In 1915, Director of the Mint Robert W. Woolley, set in motion efforts to replace the Barber dime, quarter, and half dollar, as he mistakenly believed that the law required new designs. MacNeil submitted a militaristic design that showed Liberty on guard against attacks. The Mint required modifications to the initial design, and MacNeil's revised version included dolphins to represent the oceans. In late 1916, Mint officials made major changes to the design without consulting MacNeil. The sculptor complained about the changes after receiving the new issue in January 1917. The Mint obtained special legislation to allow MacNeil to redesign the coin as he desired. One change made by the sculptor was the addition of a chain mail vest that covered Liberty's formerly bare breast.

In circulation, the coin's date wore away quickly, and Mint engravers modified the design to address the issue in 1925. The Standing Liberty quarter was discontinued in 1931, a year in which no quarters were struck. By Congressional act the Washington quarter, featuring the first president's profile was introduced in 1932 to celebrate the bicentennial of his birth.

The Standing Liberty quarter was struck at the Philadelphia Mint from 1916 to 1930 with the exception only of 1922, when no quarters were struck at any mint. It was produced less regularly at Denver and San Francisco beginning in 1917. The mint mark "D" for Denver or "S" for San Francisco may be found at the base of the wall, just to the left of Liberty's visible foot. While the key date in the series is the 1916 with a mintage of 52,000 (it catalogs for $3,250 even in worn Good-4 condition), the 1921 issue from Philadelphia and the 1923 struck at San Francisco (1923-S) are also expensive, with costs in the hundreds of dollars even for a circulated specimen. The Standing Liberty quarter is the only 20th-century regular issue U.S. coin for which no proof coins were struck. However, a handful of specimen examples of the 1917 Type 1 issue (that is, the coins struck early in 1917 before MacNeil revised the design) exist. Breen reported six known, all with exceptionally sharp central details.

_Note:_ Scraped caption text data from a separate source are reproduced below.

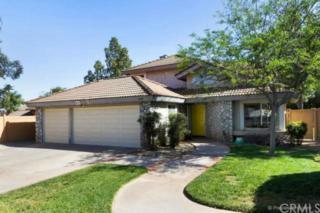 6948  Pheasant Run Circle  , Riverside, CA 92509 (#SW15082147) :: Provident Real Estate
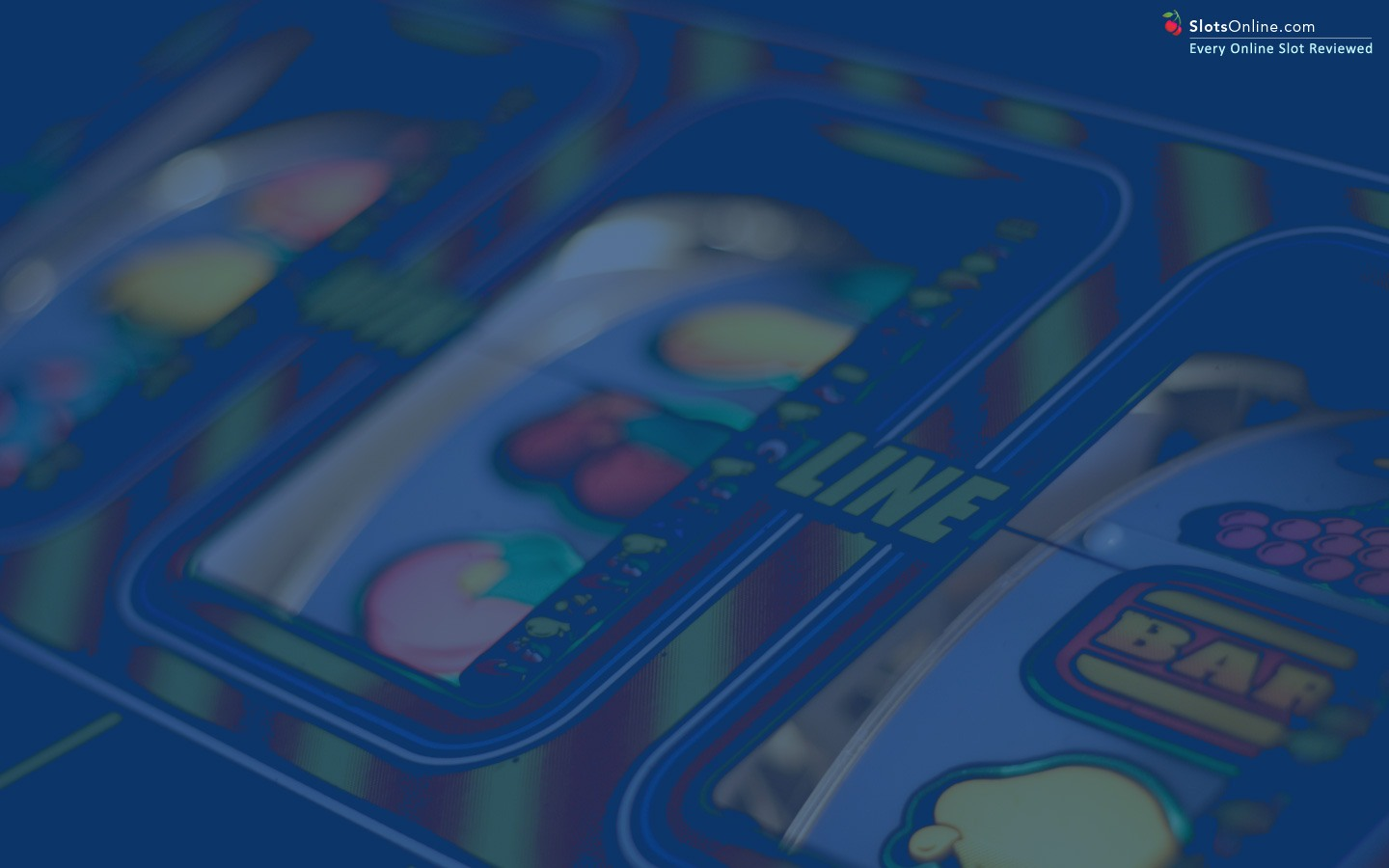 Can You Discover casinos on the web?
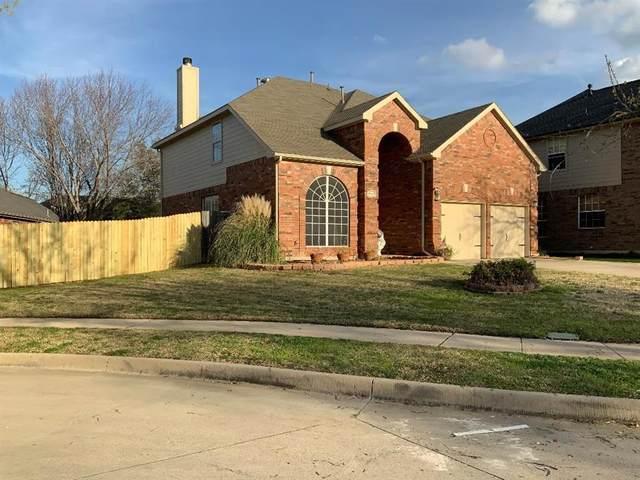 8020 Sitka Street, Fort Worth, TX 76137 (MLS #14292229) :: Justin Bassett Realty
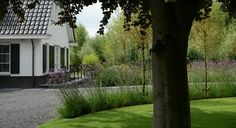 Rodenburg Tuinen: landelijke tuin bij modern landhuis. De tuin past perfect in groene omgeving met deze landelijke inrichting van de tuin. Echter ook passend bij de uitstraling van het moderne landhuis.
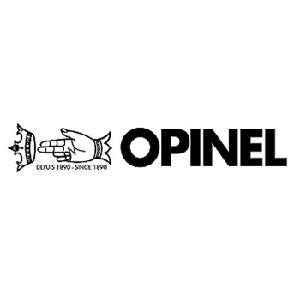 OpinelLogo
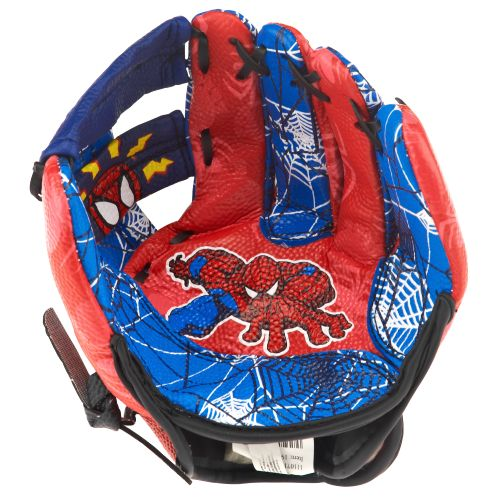 Franklin Marvel Spider-Man Classic Airtech Baseball Glove and Ball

It had long been a practice at the Mint to recut unused dies at the end of the year to show the following year's date. During the 18th and 19th centuries, die cutting was difficult and expensive. As making dies became cheaper and easier, the practice mostly died out around the turn of the 20th century. However, a 1917-S Type 2 die, unused by the San Francisco Mint, was recut and used to strike several thousand 1918-S quarters. Few are known, and the coins command prices in the low thousands even in well-circulated conditions.

Washington Quarter Berkeley Heights NJ

The Washington quarter is the present quarter dollar or 25-cent piece issued by the United States Mint. The coin was first struck in 1932; the original version was designed by sculptor John Flanagan.

As the United States prepared to celebrate the 1932 bicentennial of the birth of its first president, George Washington, members of the bicentennial committee established by Congress sought a Washington half dollar. They wanted to displace for that year only the regular issue Walking Liberty half dollar; instead Congress permanently replaced theStanding Liberty quarter, requiring that a depiction of Washington appear on the obverse of the new coin. The committee had engaged sculptor Laura Gardin Fraser to design a commemorative medal, and wanted her to adapt her design for the quarter. Although Fraser's work was supported by the Commission of Fine Arts and its chairman, Charles W. Moore, Treasury Secretary Andrew W. Mellon chose a design by Flanagan, and Mellon's successor,Ogden L. Mills, refused to disturb the decision.

The new silver quarters entered circulation on August 1, 1932; they were struck in that metal until the Mint transitioned to copper-nickel clad coinage in 1965. A special reverse commemorating the United States Bicentennial was used in 1975 and 1976, with all pieces bearing the double date 1776–1976; there are no 1975-dated quarters. Since 1999, the original eagle reverse has not been used; instead that side of the quarter has commemorated the 50 statesthe nation's other jurisdictions, and National Park Service sites—the last as part of the America the Beautiful Quartersseries, which will continue until 2021. The bust of Washington was made smaller beginning in 1999; in 2010 it was restored to bring out greater detail.

Silver Half Dollar Berkeley Heights NJ

Half dollar coins have been produced nearly every year since the inception of the United States Mint in 1794. Sometimes referred to as the fifty-cent piece, the only U.S. coin that has been minted more consistently is the cent.

Half dollar coins saw heavy use, particularly in the first half of the twentieth century. For many years, they were commonly used in casinosRolls of half dollars may still be kept on hand in cardrooms for games requiring 50-centantes or bring-in bets, for dealers to pay winning naturals in blackjack, or where the house collects a rake in increments, 50-cent pieces; however, casinos gradually have phased in "coinless" slots for all denominations, taking in paper dollars, and paying winners through vouchers. Additionally, some concession vendors at sporting events distribute half dollar coins as change for convenience.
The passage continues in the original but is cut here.